DATA SUPPLIED:
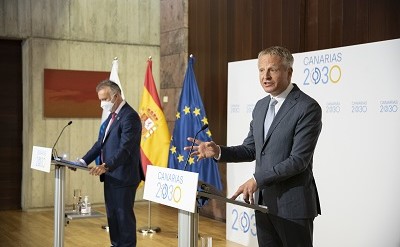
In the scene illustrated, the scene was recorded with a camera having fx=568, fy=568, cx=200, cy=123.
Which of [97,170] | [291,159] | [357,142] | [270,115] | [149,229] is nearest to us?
[291,159]

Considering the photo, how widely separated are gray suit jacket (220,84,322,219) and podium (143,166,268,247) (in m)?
0.20

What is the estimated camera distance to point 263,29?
6656 millimetres

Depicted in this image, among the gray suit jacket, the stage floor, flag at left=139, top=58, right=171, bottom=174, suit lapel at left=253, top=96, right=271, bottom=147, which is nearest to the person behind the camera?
the gray suit jacket

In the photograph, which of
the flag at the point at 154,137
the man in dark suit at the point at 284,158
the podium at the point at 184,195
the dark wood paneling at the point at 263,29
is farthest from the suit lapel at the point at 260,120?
the flag at the point at 154,137

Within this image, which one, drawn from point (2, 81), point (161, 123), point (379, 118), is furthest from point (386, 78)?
point (2, 81)

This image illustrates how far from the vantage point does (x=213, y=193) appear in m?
2.51

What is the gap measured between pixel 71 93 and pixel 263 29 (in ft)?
9.94

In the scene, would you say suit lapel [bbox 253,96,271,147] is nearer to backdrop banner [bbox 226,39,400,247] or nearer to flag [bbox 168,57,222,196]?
backdrop banner [bbox 226,39,400,247]

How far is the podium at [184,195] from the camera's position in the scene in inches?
96.0

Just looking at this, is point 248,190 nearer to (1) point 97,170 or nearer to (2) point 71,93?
(1) point 97,170

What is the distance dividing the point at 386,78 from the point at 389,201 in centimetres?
94

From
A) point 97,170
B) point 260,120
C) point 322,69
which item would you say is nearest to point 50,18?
point 97,170

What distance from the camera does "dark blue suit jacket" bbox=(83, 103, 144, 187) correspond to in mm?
4656

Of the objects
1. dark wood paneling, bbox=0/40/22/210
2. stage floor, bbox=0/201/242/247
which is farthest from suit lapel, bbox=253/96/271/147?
dark wood paneling, bbox=0/40/22/210
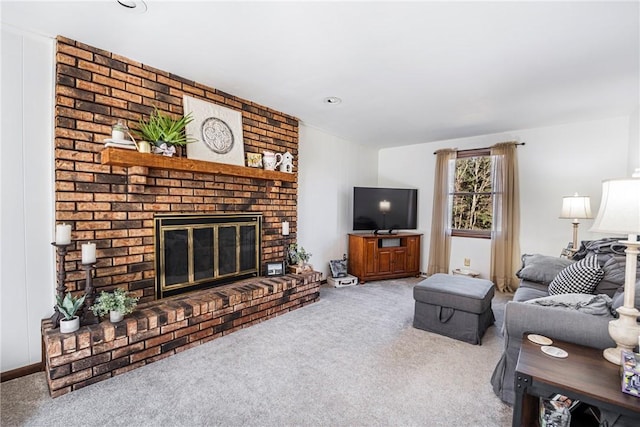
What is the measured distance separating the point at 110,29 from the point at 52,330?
6.60 feet

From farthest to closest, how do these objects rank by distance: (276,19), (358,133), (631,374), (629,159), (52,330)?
(358,133)
(629,159)
(52,330)
(276,19)
(631,374)

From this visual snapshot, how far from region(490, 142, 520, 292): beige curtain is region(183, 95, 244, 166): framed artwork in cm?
363

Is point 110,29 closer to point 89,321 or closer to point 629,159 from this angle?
point 89,321

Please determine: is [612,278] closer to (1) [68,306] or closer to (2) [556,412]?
(2) [556,412]

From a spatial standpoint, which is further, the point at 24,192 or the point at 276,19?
the point at 24,192

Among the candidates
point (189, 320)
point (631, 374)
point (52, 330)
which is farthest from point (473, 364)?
point (52, 330)

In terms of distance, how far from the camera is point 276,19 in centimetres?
177

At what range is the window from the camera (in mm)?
4473

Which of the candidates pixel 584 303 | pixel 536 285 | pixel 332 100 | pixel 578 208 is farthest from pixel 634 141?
pixel 332 100

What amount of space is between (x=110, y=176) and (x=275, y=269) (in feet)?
6.12

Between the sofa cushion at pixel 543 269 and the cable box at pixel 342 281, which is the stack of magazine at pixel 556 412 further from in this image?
the cable box at pixel 342 281

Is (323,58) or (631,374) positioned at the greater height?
(323,58)

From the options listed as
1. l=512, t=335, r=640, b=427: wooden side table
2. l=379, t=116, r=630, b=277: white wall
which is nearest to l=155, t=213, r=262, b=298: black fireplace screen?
l=512, t=335, r=640, b=427: wooden side table

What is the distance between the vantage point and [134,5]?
168 cm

TASK PROMPT: Retype every entry verbatim and exclude the pictures from the copy.

WRITTEN RESPONSE:
In the scene illustrated, the scene was recorded with a camera having fx=568, fy=568, cx=200, cy=123.
Which of [97,170] | [291,159] | [357,142] | [270,115] | [149,229] is nearest to us?
[291,159]

Considering the photo, how widely separated are gray suit jacket (220,84,322,219) and podium (143,166,268,247) (in m)?
0.20

What is the estimated camera distance to point 263,29?
6656 millimetres

Depicted in this image, among the gray suit jacket, the stage floor, flag at left=139, top=58, right=171, bottom=174, suit lapel at left=253, top=96, right=271, bottom=147, which is nearest to the person behind the camera?
the gray suit jacket

In the photograph, which of
the flag at the point at 154,137
the man in dark suit at the point at 284,158
the podium at the point at 184,195
the dark wood paneling at the point at 263,29
is farthest from the suit lapel at the point at 260,120?
the flag at the point at 154,137

Within this image, which one, drawn from point (2, 81), point (161, 123), point (379, 118), is furthest from point (386, 78)?
point (2, 81)

This image illustrates how far from the vantage point does (x=213, y=193) appear in m?
2.51

What is the gap measured between pixel 71 93 and pixel 263 29 (in ft)?
9.94

In the scene, would you say suit lapel [bbox 253,96,271,147] is nearer to backdrop banner [bbox 226,39,400,247] or nearer to flag [bbox 168,57,222,196]?
backdrop banner [bbox 226,39,400,247]

How far is the podium at [184,195] from the camera's position in the scene in inches?
96.0

Just looking at this, is point 248,190 nearer to (1) point 97,170 or nearer to (2) point 71,93?
(1) point 97,170

What is the distance dividing the point at 386,78 from the point at 389,201 in centimetres?
94

From
A) point 97,170
B) point 260,120
C) point 322,69
which item would you say is nearest to point 50,18?
point 97,170

What distance from the camera does "dark blue suit jacket" bbox=(83, 103, 144, 187) correspond to in mm?
4656

Of the objects
1. dark wood paneling, bbox=0/40/22/210
2. stage floor, bbox=0/201/242/247
which is farthest from suit lapel, bbox=253/96/271/147?
dark wood paneling, bbox=0/40/22/210
What is the measured distance separating the point at 110,29 from the point at 52,330?
6.60 feet

From farthest to closest, how do these objects rank by distance: (276,19), (358,133), (631,374), (629,159), (52,330)?
(358,133)
(629,159)
(52,330)
(276,19)
(631,374)

From this visual snapshot, how far from region(490, 142, 520, 292): beige curtain is region(183, 95, 244, 166): framed artwork in cm?
363

Is point 110,29 closer to point 89,321 or closer to point 629,159 from this angle?
point 89,321

Please determine: is [612,278] closer to (1) [68,306] or closer to (2) [556,412]?
(2) [556,412]

From a spatial standpoint, which is further, the point at 24,192 or the point at 276,19?
the point at 24,192

Among the candidates
point (189, 320)
point (631, 374)
point (52, 330)
which is farthest from point (473, 364)?
point (52, 330)

In terms of distance, how far from the camera is point 276,19 in centimetres?
177

At what range is the window from the camera (in mm)?
4473

Which of the candidates pixel 584 303 | pixel 536 285 | pixel 332 100 | pixel 578 208 is farthest from pixel 634 141?
pixel 332 100

What amount of space is between (x=110, y=176) and (x=275, y=269) (in feet)?
6.12

Between the sofa cushion at pixel 543 269 and the cable box at pixel 342 281, which is the stack of magazine at pixel 556 412 further from in this image?
the cable box at pixel 342 281

Is (323,58) or (631,374) positioned at the greater height?
(323,58)

From the options listed as
1. l=512, t=335, r=640, b=427: wooden side table
2. l=379, t=116, r=630, b=277: white wall
which is nearest to l=155, t=213, r=262, b=298: black fireplace screen?
l=512, t=335, r=640, b=427: wooden side table

What is the distance between the vantage point and [134,5]?
168 cm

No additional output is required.